__TASK DETAILS__: Among the entries below, how many lines hold the word "body"? Reply with the number only.

^^^^

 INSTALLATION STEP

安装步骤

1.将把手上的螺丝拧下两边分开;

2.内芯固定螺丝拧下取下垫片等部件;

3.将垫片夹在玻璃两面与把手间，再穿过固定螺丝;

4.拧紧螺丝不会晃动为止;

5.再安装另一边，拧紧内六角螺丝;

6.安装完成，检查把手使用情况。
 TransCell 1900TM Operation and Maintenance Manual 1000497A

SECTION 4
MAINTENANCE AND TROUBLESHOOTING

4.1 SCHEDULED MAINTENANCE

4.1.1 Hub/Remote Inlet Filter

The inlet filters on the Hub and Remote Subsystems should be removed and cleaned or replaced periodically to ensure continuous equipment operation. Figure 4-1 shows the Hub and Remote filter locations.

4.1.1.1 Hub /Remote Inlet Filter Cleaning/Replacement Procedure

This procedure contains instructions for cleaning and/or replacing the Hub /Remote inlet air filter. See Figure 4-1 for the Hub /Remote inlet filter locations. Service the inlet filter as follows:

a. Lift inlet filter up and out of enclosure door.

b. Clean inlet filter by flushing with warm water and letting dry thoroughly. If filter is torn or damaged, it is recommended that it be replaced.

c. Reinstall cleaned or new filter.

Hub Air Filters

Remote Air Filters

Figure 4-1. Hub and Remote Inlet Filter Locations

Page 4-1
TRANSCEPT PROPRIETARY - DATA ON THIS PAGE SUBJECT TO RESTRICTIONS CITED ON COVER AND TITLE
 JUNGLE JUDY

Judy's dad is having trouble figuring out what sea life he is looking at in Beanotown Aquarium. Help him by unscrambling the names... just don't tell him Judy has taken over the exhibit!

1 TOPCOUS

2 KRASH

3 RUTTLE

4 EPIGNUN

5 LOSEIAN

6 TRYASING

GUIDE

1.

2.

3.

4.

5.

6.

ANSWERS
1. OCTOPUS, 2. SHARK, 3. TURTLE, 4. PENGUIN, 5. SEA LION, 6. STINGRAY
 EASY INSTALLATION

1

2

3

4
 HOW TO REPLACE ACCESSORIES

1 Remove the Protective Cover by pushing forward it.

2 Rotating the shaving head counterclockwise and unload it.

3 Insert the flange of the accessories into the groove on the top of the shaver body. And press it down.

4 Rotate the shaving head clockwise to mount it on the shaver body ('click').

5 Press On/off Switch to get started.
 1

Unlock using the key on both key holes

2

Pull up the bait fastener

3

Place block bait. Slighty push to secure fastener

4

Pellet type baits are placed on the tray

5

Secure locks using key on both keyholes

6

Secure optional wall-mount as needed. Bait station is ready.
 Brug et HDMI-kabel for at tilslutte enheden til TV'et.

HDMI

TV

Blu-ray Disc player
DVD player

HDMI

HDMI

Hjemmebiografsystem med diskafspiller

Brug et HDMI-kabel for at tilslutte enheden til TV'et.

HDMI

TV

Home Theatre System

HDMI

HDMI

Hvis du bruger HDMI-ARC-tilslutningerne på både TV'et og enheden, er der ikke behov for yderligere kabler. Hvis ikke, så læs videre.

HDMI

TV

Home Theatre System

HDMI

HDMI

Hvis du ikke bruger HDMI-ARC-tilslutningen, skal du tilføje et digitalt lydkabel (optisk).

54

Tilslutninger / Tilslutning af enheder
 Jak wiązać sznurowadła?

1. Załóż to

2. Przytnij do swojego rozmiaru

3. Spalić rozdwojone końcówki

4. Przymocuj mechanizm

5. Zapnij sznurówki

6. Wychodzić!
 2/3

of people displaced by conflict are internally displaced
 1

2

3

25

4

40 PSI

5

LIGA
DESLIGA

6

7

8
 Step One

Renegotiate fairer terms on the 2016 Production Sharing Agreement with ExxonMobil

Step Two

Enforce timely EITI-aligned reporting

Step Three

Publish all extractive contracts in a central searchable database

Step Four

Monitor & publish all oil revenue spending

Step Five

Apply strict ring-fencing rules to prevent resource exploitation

^^^^

__ANSWER SECTION__: 2